Now is the time for bold learning at scale.

"Now is the time to reassess digital initiatives—those that provide near-term help to employees, customers, and the broad set of stakeholders to which businesses are increasingly responsible and those that position you for a post-crisis world. In this world, some things will snap back to previous form, while others will be forever changed. Playing it safe now, understandable as it might feel to do so, is often the worst option."

McKinsey Digital April 22nd 2020

Easy to say that to VP or Director Claims when the C-Suite revise priorities and options :-

  1. Defer Capex requests
  2. Hiring freeze
  3. Re-evaluate ongoing projects
  4. Successful ones must have low cash requirements and quick time to value
  5. Don't ask for any major core system upgrades

Who'd be a claims leader in times like this! Your policyholders have relied on the world's best in online buying and servicing experiences. Order on Amazon today and they still deliver quick and keep you informed on delivery status. 

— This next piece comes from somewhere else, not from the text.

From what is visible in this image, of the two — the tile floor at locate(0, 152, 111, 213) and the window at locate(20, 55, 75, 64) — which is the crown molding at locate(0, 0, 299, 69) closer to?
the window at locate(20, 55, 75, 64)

Why can't my insurer do the same? I mean Lemonade does for home contents so why not insurers X.Y and Z for escape of water, carpet damage or freezer contents?

Like it or not the C-Suite will be asking why you have not digitally accelerated the claims process after all the millions spent on this and that platform over the years. So you have improved CX for auto but what about our Home Book? Travel, Pet and Speciality?

What options have you got?

  1. Build your own on legacy or current core systems like Guidewire, Duck Creek, Pega etc
  2. Chose from credible 'Point Solutions' like Shift, Tractable, 
  3. Chose a No-Code platform like Unqork, Salesforce or  AGILEPOINT and build a brand new digital claims platform
  4. Chose a digital claims platform that combines best of all three with none of the weaknesses from 360Globalnet, Instanda, Snapsheet, Vlocity etc. 

1) Build your own digital acceleration from current core

Trouble with this approach is that you hit the buffers of the new restraints like meeting low cash requirement and short-time to value. Have the 'On Prem' platform vendor's new digital offerings got all the functionality of the old products?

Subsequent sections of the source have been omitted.